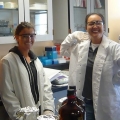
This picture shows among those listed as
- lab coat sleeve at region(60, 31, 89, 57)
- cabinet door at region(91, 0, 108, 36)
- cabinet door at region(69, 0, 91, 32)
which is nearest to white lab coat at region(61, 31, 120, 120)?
lab coat sleeve at region(60, 31, 89, 57)

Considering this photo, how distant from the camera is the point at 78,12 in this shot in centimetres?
307

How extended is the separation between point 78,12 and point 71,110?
7.77 ft

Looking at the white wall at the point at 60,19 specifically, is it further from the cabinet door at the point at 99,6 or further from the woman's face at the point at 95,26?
the woman's face at the point at 95,26

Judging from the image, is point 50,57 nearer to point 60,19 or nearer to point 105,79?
point 60,19

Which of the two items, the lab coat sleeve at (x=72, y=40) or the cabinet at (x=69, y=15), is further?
the cabinet at (x=69, y=15)

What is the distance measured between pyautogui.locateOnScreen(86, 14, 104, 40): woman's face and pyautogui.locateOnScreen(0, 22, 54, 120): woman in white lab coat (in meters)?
0.50

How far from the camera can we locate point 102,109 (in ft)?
6.44

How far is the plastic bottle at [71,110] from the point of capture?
0.84m

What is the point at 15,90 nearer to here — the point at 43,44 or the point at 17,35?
the point at 17,35

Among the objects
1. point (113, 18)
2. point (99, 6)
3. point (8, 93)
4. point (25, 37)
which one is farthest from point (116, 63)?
point (113, 18)

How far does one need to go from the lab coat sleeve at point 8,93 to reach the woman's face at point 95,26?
0.76 m

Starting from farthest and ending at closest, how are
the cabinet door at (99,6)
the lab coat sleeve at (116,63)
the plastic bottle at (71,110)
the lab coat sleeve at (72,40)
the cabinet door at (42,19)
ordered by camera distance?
the cabinet door at (99,6), the cabinet door at (42,19), the lab coat sleeve at (72,40), the lab coat sleeve at (116,63), the plastic bottle at (71,110)

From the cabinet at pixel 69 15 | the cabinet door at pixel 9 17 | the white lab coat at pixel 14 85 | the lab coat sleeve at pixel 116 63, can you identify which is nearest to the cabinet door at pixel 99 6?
the cabinet at pixel 69 15

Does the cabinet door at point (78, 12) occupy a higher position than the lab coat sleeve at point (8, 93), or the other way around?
the cabinet door at point (78, 12)
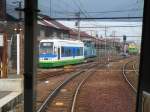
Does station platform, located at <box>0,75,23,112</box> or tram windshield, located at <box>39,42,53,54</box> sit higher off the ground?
tram windshield, located at <box>39,42,53,54</box>

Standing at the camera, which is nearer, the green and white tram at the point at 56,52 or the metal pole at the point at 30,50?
the metal pole at the point at 30,50

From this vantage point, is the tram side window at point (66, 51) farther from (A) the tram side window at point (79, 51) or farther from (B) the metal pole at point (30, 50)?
(B) the metal pole at point (30, 50)

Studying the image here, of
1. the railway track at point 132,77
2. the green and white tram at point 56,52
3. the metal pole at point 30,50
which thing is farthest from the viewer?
the green and white tram at point 56,52

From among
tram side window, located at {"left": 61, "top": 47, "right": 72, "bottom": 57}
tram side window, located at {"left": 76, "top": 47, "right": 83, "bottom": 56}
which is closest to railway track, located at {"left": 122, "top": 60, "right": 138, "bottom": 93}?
tram side window, located at {"left": 61, "top": 47, "right": 72, "bottom": 57}

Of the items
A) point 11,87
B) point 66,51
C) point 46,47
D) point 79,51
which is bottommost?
point 11,87

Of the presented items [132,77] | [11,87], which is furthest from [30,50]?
[132,77]

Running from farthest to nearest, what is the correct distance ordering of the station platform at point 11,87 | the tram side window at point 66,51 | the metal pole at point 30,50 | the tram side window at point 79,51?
the tram side window at point 79,51 → the tram side window at point 66,51 → the station platform at point 11,87 → the metal pole at point 30,50

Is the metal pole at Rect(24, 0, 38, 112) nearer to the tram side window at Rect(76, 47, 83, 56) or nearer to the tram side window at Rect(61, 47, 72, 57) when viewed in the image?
the tram side window at Rect(61, 47, 72, 57)

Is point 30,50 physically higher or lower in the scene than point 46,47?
higher

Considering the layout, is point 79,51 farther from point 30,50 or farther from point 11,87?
point 30,50

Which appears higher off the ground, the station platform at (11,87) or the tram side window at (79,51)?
the tram side window at (79,51)

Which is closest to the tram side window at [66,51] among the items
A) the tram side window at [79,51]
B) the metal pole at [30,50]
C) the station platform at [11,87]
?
the tram side window at [79,51]

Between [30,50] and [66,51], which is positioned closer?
[30,50]

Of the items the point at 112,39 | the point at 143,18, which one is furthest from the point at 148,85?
the point at 112,39
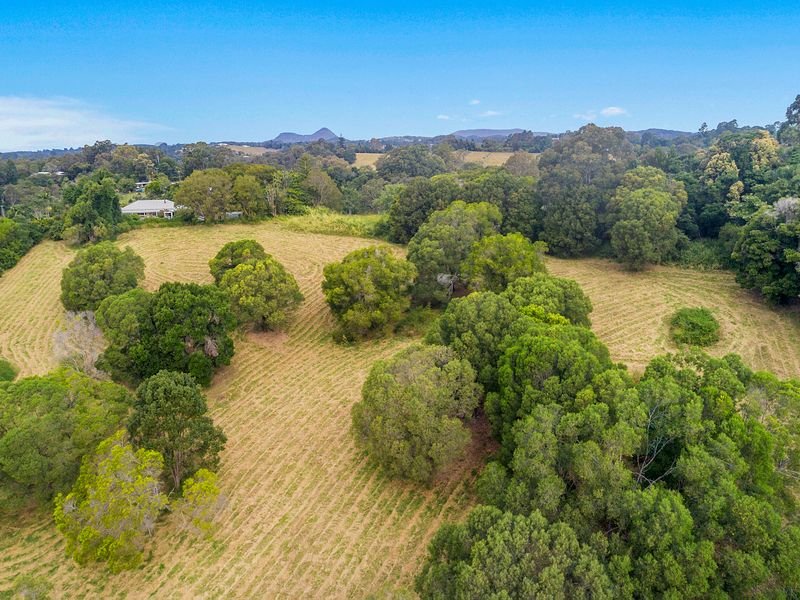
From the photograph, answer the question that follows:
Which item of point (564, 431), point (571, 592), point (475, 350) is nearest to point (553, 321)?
point (475, 350)

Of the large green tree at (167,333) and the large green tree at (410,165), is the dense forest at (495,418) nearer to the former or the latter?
the large green tree at (167,333)

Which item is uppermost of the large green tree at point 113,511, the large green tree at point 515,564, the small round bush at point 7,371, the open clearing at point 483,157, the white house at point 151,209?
the open clearing at point 483,157

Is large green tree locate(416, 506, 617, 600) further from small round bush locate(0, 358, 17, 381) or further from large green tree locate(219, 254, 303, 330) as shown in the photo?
small round bush locate(0, 358, 17, 381)

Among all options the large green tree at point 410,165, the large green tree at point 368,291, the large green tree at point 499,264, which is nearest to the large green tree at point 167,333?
the large green tree at point 368,291

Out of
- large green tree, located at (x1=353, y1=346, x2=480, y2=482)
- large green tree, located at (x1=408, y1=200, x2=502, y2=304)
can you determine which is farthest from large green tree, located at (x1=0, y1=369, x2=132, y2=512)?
large green tree, located at (x1=408, y1=200, x2=502, y2=304)

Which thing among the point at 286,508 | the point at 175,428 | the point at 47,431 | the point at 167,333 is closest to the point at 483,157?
the point at 167,333

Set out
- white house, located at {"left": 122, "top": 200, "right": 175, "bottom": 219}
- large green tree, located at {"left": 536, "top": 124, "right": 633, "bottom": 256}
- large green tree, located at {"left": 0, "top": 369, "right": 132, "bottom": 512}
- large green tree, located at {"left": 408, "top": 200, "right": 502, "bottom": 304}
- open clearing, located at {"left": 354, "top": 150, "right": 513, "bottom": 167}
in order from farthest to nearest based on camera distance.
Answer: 1. open clearing, located at {"left": 354, "top": 150, "right": 513, "bottom": 167}
2. white house, located at {"left": 122, "top": 200, "right": 175, "bottom": 219}
3. large green tree, located at {"left": 536, "top": 124, "right": 633, "bottom": 256}
4. large green tree, located at {"left": 408, "top": 200, "right": 502, "bottom": 304}
5. large green tree, located at {"left": 0, "top": 369, "right": 132, "bottom": 512}

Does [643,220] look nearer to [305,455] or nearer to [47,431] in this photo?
[305,455]
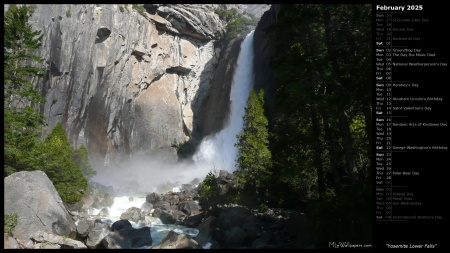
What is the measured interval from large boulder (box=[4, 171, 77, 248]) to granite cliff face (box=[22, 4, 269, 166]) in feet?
70.8

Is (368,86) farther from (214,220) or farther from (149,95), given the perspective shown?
(149,95)

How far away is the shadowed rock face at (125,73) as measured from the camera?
37750mm

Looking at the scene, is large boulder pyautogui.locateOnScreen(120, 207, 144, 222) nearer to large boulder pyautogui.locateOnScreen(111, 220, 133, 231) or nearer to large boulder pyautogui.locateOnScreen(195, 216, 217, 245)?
large boulder pyautogui.locateOnScreen(111, 220, 133, 231)

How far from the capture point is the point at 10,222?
535 inches

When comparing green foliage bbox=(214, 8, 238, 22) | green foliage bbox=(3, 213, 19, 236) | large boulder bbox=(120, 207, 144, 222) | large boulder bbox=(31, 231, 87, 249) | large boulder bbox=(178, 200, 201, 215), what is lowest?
large boulder bbox=(120, 207, 144, 222)

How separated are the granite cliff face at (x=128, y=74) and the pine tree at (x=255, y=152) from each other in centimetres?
2122

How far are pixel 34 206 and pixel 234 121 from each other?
30041mm

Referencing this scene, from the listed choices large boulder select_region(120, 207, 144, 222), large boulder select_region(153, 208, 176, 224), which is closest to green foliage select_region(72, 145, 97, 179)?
large boulder select_region(120, 207, 144, 222)

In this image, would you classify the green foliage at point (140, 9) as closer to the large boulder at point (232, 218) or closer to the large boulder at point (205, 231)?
the large boulder at point (205, 231)

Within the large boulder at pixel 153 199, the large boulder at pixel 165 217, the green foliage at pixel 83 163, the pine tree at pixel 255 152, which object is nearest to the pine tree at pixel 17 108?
the large boulder at pixel 165 217

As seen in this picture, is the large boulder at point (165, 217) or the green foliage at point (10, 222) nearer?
the green foliage at point (10, 222)

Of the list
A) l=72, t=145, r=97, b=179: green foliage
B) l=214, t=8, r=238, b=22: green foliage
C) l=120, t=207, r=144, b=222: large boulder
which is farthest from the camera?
l=214, t=8, r=238, b=22: green foliage

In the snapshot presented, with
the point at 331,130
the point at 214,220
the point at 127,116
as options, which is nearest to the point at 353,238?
the point at 331,130

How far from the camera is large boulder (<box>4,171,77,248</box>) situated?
14382 mm
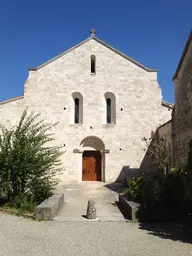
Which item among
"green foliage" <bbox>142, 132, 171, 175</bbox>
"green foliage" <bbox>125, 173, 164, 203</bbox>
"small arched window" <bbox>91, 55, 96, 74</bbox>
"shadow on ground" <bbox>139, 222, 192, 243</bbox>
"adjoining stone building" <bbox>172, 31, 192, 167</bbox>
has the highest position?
"small arched window" <bbox>91, 55, 96, 74</bbox>

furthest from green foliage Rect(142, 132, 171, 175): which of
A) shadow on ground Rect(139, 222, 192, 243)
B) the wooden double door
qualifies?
shadow on ground Rect(139, 222, 192, 243)

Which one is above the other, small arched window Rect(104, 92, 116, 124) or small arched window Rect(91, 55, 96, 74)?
small arched window Rect(91, 55, 96, 74)

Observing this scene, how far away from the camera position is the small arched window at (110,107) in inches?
815

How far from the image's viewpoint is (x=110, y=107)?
69.1ft

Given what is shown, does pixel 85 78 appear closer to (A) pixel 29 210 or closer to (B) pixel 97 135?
(B) pixel 97 135

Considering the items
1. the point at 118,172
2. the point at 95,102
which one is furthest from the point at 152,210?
the point at 95,102

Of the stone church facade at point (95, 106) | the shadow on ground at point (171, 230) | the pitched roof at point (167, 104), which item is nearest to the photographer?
the shadow on ground at point (171, 230)

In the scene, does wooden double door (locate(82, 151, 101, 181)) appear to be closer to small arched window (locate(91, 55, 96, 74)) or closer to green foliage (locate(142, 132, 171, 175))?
green foliage (locate(142, 132, 171, 175))

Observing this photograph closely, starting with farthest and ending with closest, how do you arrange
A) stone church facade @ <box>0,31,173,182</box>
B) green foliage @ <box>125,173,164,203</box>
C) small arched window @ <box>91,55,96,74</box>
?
small arched window @ <box>91,55,96,74</box>, stone church facade @ <box>0,31,173,182</box>, green foliage @ <box>125,173,164,203</box>

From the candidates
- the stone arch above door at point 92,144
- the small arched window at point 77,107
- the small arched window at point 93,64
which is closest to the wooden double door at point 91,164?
the stone arch above door at point 92,144

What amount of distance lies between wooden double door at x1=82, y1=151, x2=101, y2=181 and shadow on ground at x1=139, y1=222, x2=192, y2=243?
42.4 ft

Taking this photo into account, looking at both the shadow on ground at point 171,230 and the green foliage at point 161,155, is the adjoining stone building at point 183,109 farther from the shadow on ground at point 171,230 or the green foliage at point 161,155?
the shadow on ground at point 171,230

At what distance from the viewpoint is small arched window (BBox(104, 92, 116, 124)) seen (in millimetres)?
20703

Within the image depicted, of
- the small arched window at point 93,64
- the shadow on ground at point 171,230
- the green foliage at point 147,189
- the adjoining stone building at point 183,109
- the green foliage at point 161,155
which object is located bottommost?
the shadow on ground at point 171,230
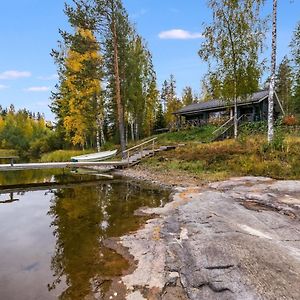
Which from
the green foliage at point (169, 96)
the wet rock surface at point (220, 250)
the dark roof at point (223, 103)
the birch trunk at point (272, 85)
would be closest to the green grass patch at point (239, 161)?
the birch trunk at point (272, 85)

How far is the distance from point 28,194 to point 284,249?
11.4 meters

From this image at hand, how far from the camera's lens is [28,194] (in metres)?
13.1

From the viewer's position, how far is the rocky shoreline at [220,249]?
4.03 meters

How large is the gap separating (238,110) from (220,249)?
93.2 ft

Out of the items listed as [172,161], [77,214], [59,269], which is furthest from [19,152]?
[59,269]

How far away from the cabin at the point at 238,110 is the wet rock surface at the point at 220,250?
63.8 feet

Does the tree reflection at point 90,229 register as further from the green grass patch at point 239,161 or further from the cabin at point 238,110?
the cabin at point 238,110

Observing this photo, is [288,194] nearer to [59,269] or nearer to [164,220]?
[164,220]

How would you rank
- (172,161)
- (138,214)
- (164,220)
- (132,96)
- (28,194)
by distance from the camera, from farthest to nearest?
(132,96)
(172,161)
(28,194)
(138,214)
(164,220)

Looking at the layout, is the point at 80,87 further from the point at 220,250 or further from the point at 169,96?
the point at 169,96

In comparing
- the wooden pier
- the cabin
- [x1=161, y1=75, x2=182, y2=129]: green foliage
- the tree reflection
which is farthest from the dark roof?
[x1=161, y1=75, x2=182, y2=129]: green foliage

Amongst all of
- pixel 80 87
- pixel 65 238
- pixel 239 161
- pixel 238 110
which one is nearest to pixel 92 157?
pixel 80 87

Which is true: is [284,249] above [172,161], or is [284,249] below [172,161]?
below

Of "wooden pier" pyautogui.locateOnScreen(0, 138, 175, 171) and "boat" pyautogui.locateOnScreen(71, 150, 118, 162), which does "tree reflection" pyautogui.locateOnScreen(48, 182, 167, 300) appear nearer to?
"wooden pier" pyautogui.locateOnScreen(0, 138, 175, 171)
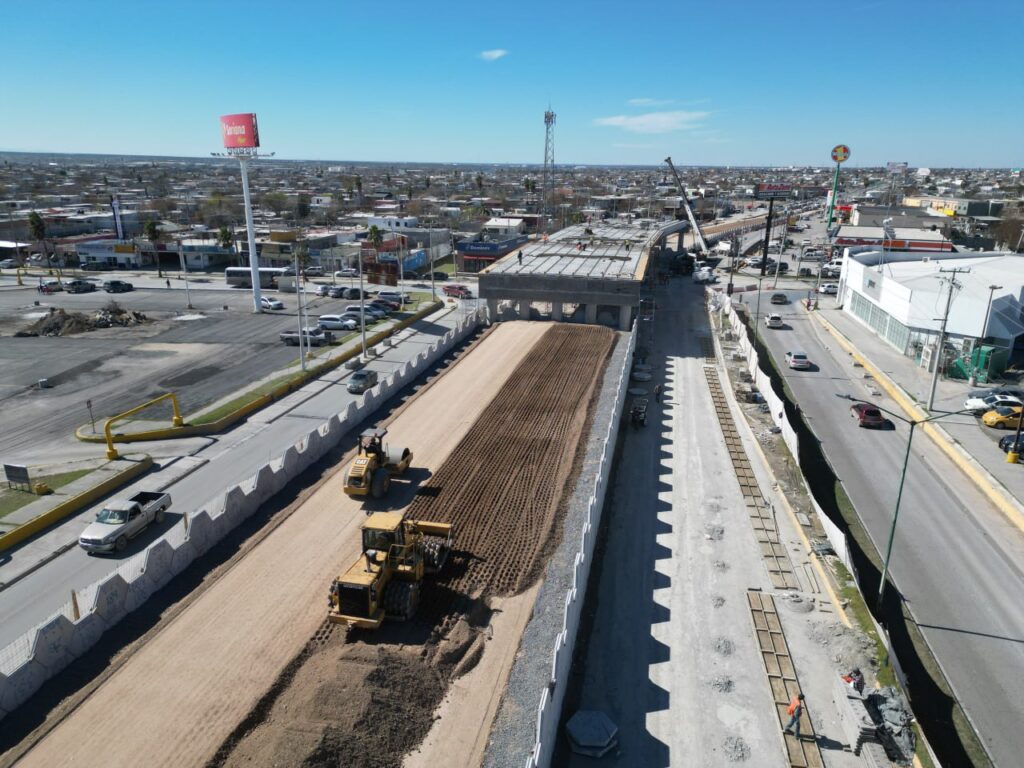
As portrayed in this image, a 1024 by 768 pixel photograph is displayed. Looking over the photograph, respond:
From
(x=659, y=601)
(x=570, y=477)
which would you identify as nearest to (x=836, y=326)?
(x=570, y=477)

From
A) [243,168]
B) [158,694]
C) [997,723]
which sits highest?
[243,168]

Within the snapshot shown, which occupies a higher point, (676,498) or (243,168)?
(243,168)

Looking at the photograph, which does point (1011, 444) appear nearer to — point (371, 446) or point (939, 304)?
point (939, 304)

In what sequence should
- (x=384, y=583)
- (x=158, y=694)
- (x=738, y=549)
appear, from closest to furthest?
1. (x=158, y=694)
2. (x=384, y=583)
3. (x=738, y=549)

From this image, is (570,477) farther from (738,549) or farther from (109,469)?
(109,469)

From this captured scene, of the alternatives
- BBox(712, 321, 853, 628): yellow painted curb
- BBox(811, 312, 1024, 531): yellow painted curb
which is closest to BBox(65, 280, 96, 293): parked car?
BBox(712, 321, 853, 628): yellow painted curb

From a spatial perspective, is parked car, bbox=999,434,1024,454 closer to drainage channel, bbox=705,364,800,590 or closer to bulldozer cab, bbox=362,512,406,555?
drainage channel, bbox=705,364,800,590
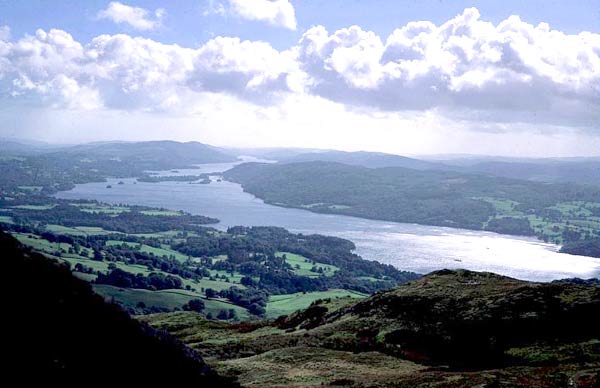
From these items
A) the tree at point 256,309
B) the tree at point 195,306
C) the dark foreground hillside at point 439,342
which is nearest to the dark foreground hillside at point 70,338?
the dark foreground hillside at point 439,342

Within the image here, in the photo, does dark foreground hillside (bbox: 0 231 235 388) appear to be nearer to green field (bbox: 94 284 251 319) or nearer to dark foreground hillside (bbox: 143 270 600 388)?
dark foreground hillside (bbox: 143 270 600 388)

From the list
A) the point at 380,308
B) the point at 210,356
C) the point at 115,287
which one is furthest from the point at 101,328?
the point at 115,287

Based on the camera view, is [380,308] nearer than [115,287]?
Yes

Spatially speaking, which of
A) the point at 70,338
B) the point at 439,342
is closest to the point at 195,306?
the point at 439,342

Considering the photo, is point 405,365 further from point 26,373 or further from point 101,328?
point 26,373

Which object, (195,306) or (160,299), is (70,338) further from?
(160,299)
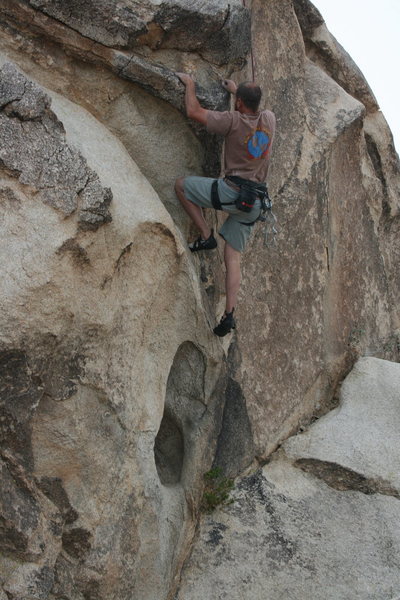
# # # #
* [To do]: Count the lines in the rows above that contain the word "other", matching case exactly. How many are there? Reply with the number alone.

* [Final result]: 4